Naturally any one of these steps can go wrong, leading to less than perfect results.

The program has mechanisms (via policies and preprocessor commands) to

  1. Influence the attempt to look for tables
  2. Influence the attempt to extend tables (steps (1)-(3))
  3. Influence the decision as to what a preformatted region is (steps (4)-(6))
  4. Influence the column analysis (steps (7)-(11))
  5. Influence the header size and column alignment (steps (12)-(15))

Read the table sections in the "Tag Manual" and "Policy Manual" for more details.


3.3.2 Why am I getting tables? How do I stop it?

The software will attempt to detect regions of "pre-formatted" text. Once detected it will attempt to place such regions in tables, or if that fails sometimes in <PRE>...</PRE> markup.

Lines with lots of horizontal white space or "table characters" (such as "|". "-". "+") are all candidates for being pre-formatted, especially where several of these lines occur.

This often causes people's .sigs from email to be placed in a table-like structure.

You can alter whether or not a series of lines is detected as preformatted with the policies

Look for preformatted text No
Minimum automatic <PRE> size 4

The first disables the search for pre-formatted text completely. The second policy states that only groups of 4 or more lines may be regarded as preformatted. That would prevent most 3-line .sigs being treated that way.

If you have pre-formatted text, but don't want it placed in tables (either because it's not tabular, or because the software doesn't get the table analysis quite right), you can prevent pre-formatted regions being placed in tables via the policy

Attempt TABLE generation : No



3.3.3 Why am I not getting tables?

First read "how does the program detect and analyse tables?" for an overview of how tables are detected.

If you're not getting tables this is either because they are not being detected, or that having been detected they are being deemed to be not "table-like". Look at the HTML code to see if there are any comments around your table indicating how it's been processed.
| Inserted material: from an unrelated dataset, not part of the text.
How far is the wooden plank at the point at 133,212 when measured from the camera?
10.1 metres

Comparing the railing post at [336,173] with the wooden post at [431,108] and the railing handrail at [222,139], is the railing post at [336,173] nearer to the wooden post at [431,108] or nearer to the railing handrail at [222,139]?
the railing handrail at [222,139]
If the table is not being detected this could be because

If all this fails, edit the source to add preprocessor commands around the table as follows

        $_$_BEGIN_TABLE
        ...
        ...(your table lines)
        ...
        $_$_END_TABLE


3.3.4 Why do my tables have the wrong column structure?

First read "how does the program detect and analyse tables?" for an introduction to how tables columns are analysed.

The short answer is "the analysis went wrong". Answering why it went wrong is almost impossible to answer in a general way. Some things to consider

Often the table extent is correct, but the analysis of the table has gone wrong.

If all this fails you can explicitly tell the software what the table layout by using either the TABLE_LAYOUT preprocessor command, or the "Default TABLE layout" policy. Only use the policy if all tables in the same source file have the same layout.


3.3.5 Where did all my table lines go?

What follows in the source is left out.